Otra vez silencio. Marcelina le dio la espalda e ingresó llorando al
rancho. No hubo despedida. No lo vió partir.
Cuando el sol comenzó a esconderse, uno a uno fueron llegando los
gurises.
- Mama ¿y el Tata, ande está?
- El Tata tuvo q’irse
-¿Ande?
- Don Ricardo le llamó
-¿Pa’qué? ¿no está muy viejo pa’peliar?
- Don Ricardo le llamó, fue nuevamente la respuesta.
Cuentan algunos, en los boliches de Entre Ríos, que en las orillas del
arroyo Don Gonzalo, en el departamento de La Paz, fue el entrevero mas grande
entre las tropas regulares del Ejército del presidente Sarmiento y las de la
rebelión del general Ricardo López Jordán y -comentan- que hubo un jinete que
emprendió con furia contra los modernos y desconocidos «remintones» (1) que
escupían fuego sin parar. Solo uno que -en medio de una carnicería- llegó con
la lanza en las manos, hasta la trinchera porteña.

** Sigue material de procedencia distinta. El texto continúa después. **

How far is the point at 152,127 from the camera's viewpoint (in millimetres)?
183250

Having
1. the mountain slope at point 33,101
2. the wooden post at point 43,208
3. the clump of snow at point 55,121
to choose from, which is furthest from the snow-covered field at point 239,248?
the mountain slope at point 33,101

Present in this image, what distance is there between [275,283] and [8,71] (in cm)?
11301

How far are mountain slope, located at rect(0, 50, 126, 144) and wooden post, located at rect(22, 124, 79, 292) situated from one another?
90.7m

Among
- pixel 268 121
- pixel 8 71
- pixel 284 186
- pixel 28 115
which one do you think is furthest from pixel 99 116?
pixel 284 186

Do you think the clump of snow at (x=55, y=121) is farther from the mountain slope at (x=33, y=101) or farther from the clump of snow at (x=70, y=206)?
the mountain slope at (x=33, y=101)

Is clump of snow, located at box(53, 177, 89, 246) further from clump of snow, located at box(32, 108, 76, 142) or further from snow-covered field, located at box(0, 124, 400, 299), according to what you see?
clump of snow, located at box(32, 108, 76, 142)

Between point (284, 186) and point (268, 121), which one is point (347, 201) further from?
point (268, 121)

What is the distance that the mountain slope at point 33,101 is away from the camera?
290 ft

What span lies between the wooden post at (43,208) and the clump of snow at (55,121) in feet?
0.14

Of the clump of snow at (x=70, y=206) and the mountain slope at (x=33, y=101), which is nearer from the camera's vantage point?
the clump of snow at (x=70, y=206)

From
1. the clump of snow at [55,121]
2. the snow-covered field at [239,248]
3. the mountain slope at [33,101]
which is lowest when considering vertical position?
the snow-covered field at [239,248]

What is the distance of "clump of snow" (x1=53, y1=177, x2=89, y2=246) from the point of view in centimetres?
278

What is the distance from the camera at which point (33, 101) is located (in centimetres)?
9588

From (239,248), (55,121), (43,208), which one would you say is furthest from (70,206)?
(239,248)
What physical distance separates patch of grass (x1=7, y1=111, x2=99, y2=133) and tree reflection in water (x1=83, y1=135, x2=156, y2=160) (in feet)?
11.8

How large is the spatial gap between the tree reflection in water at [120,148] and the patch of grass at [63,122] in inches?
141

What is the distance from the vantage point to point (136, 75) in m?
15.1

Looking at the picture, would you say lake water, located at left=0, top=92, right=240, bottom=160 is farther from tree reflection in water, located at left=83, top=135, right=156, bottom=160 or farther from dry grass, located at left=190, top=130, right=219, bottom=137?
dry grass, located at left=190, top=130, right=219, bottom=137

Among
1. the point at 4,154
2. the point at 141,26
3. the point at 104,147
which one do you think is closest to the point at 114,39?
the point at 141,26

Solo uno que batió a un enemigo ensartándolo a la vieja usanza
montonera.
Dicen que estaba muerto antes de atropellar, cosido por decenas de
balas; pero igual cargó. Algunos sostienen que fue el espíritu de su abuelo
charrúa el que lo condujo y lo mantuvo firme sobre el caballo, pero -en
realidad nadie sabe cómo lo hizo. La derrota fue total. Dicen, en los boliches
de Entre Ríos, que se llamaba Ceferino. Ceferino Sosa y que era de los pagos de
Uruguay.
Estas armas sorprendieron a los revolucionarios, ya
que –al ser a repetición no dejaban tiempo para la carga de caballería que
(antes) se hacía entre carga y recarga de los antiguos fusiles; lo que
transformó la lucha en una verdadera carnicería y prácticamente fue el fin de
una manera de pelear. El presidente Sarmiento, además de los fusiles a
repetición Remington, importó -desde los Estados Unidos- revólveres Colt,
cañones Krupp y ametralladoras Gatling; con el objeto de amar de modo tal a la
tropas nacionales que terminara para siempre con el federalismo montonero.
* Este cuento ganó una segunda mención en el Certamen Provincial de
Poesías y Cuentos Cortos «Héctor de Elía» en su edición 2011, organizado por la
Escuela Media 8 de Colonia Elía (E.R.).